To present an example of how this process works, if we discover a C-M-O configuration (e.g. Clinical Setting – Capability – Smoking Cessation Outcome) within an intervention, there must be at least two other interventions with this C-M-O configuration to allow for further analysis. In this hypothetical example, if we have a total of ten interventions that have ‘Clinical Setting-Capability-Smoking Cessation Outcome’ configuration, we then have to determine what percentage of these studies reported a statistically significant increase in smoking cessation. In order for this C-M-O configuration to be categorized as a demi-regularity, at least 60% of these interventions must report a statistically significant increase in long-term smoking cessation outcome (i.e. ≥5 months). The demi-regularity in this case would be that interventions in clinical settings that target capability are more likely to lead to improvement in smoking cessation outcome. Alternatively, if ≤40% of the interventions reported a statistically significant increase in smoking cessation outcome, the demi-regularity would suggest that interventions in clinical settings that target capability are less likely to lead to improvements in smoking cessation outcomes.

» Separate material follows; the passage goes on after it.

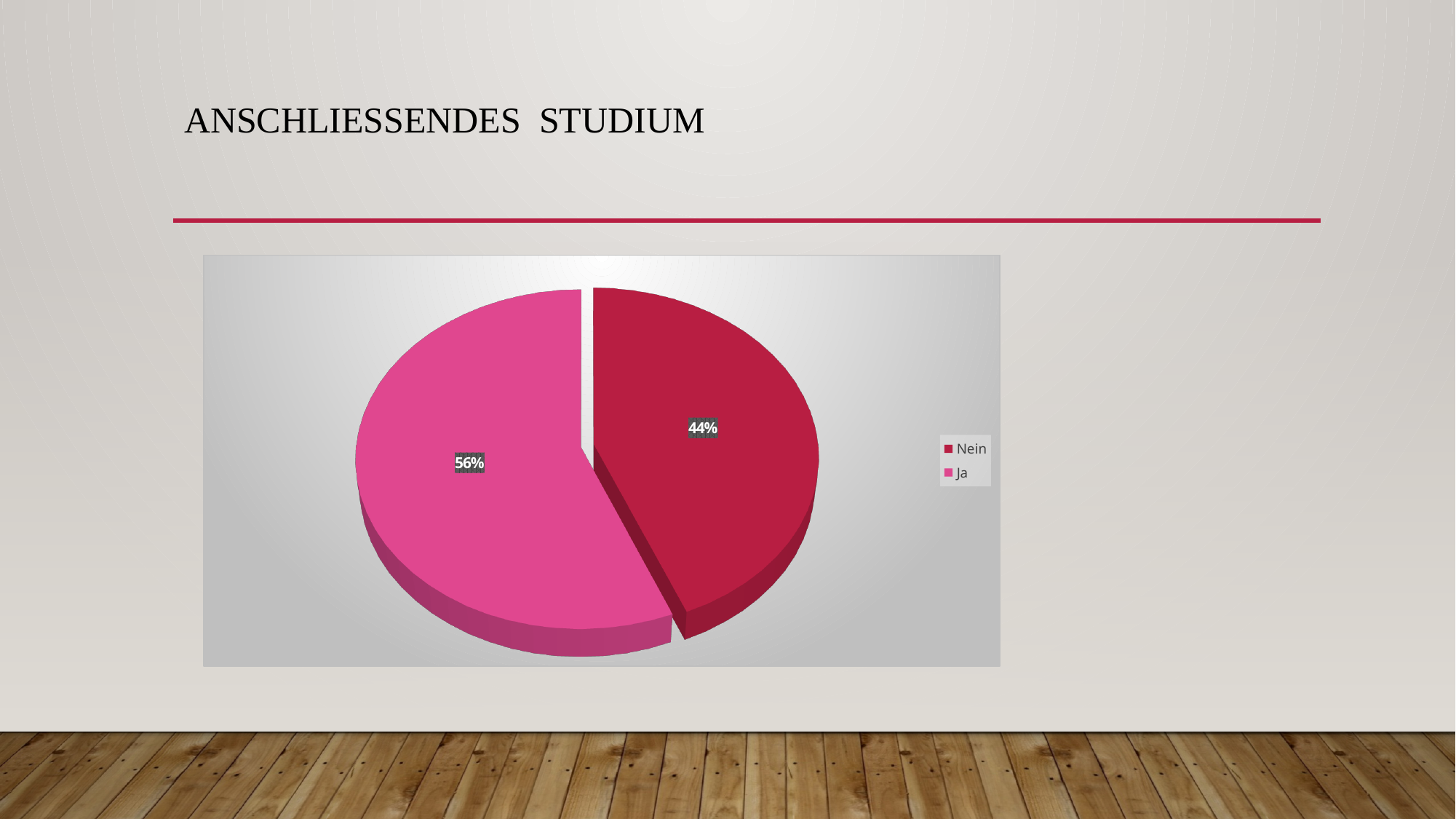
How many slices does the pie chart have? 2 Which slice is the smallest in the pie chart? Nein What is the difference in percentage points between the "Ja" and "Nein" slices? 12 What is the title of the slide containing the pie chart? ANSCHLIESSENDES STUDIUM How many entries does the legend list? 2 What share of the pie does the "Ja" slice represent? 56% Which slice is larger, "Ja" or "Nein"? Ja What kind of chart is shown on the slide? pie chart What share of the pie does the "Nein" slice represent? 44% Which legend entry is shown in the darker red colour? Nein Which slice is the largest in the pie chart? Ja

In this paper, we analyzed demi-regularities in interventions that were rated four stars in our quality rating, used statistical analyses, and reported long-term smoking cessation outcomes (i.e. ≥5 months). We chose to only include those interventions with a four star rating as they have the least amount of bias. Once a demi-regularity was discovered, studies that had lower quality assessment scores (less than four stars), and/or did not perform statistical analyses were included in our pool for analysis to confirm if the previously observed demi-regularity persisted.